## [Exercise data]
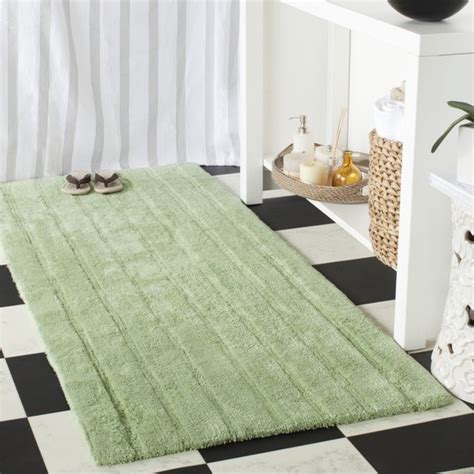 Shop Safavieh Light Green Spa Stripe Reversible Bath Mat (2' 6 x 6') - On Sale - Free Shipping ...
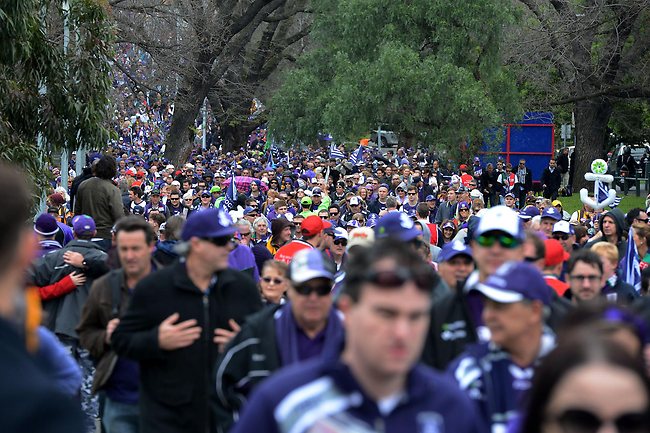 Thousands of Dockers fans arrive at the MCG. Picture: Jake Nowakowski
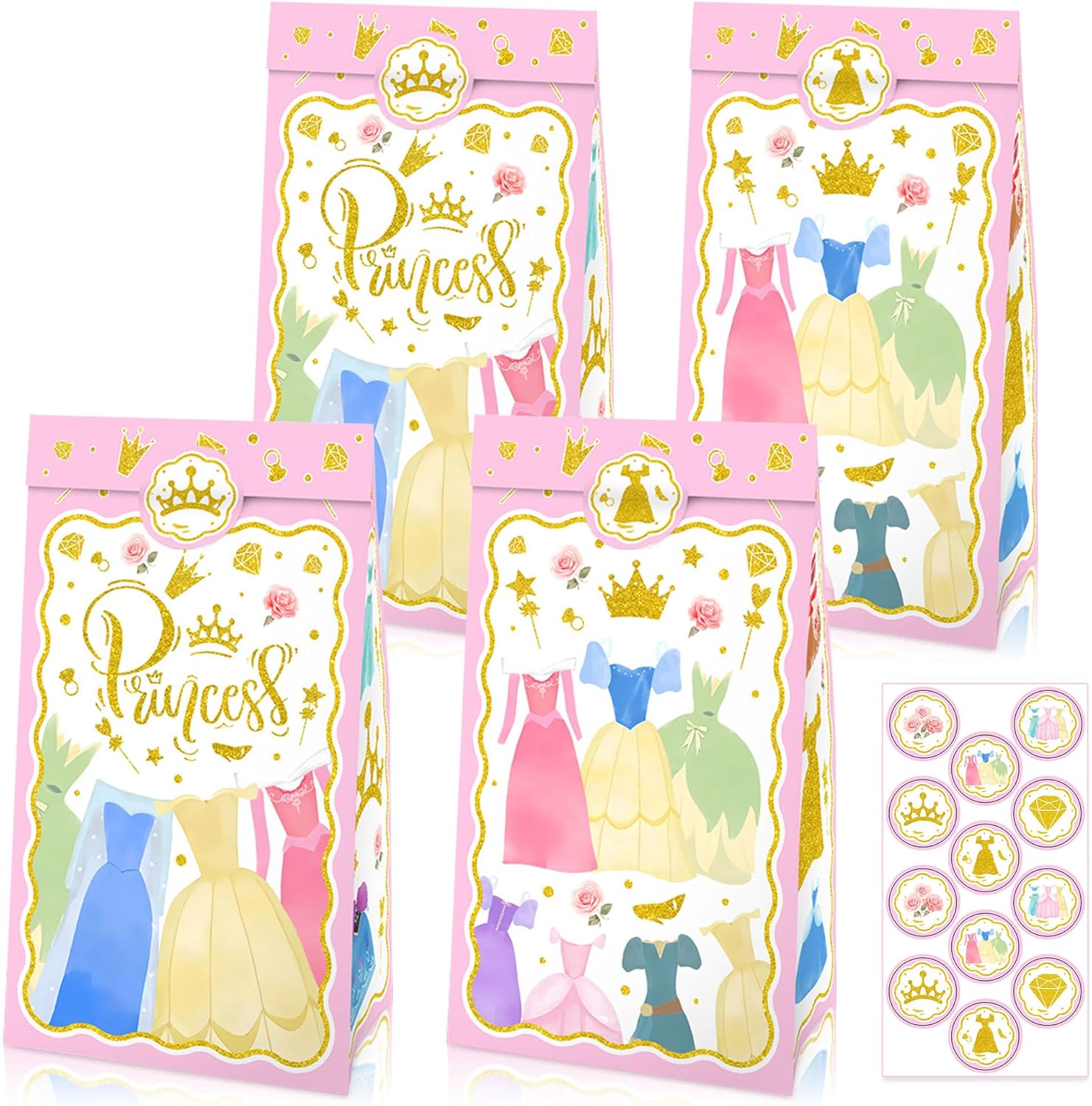Princess Theme Gift Bags with Handles 12PCS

## [Work item]
Print the material in full and exactly, minus the pictures.

## [Written solution]
 Shop Safavieh Light Green Spa Stripe Reversible Bath Mat (2' 6 x 6') - On Sale - Free Shipping ...
 Thousands of Dockers fans arrive at the MCG. Picture: Jake Nowakowski
Princess Theme Gift Bags with Handles 12PCS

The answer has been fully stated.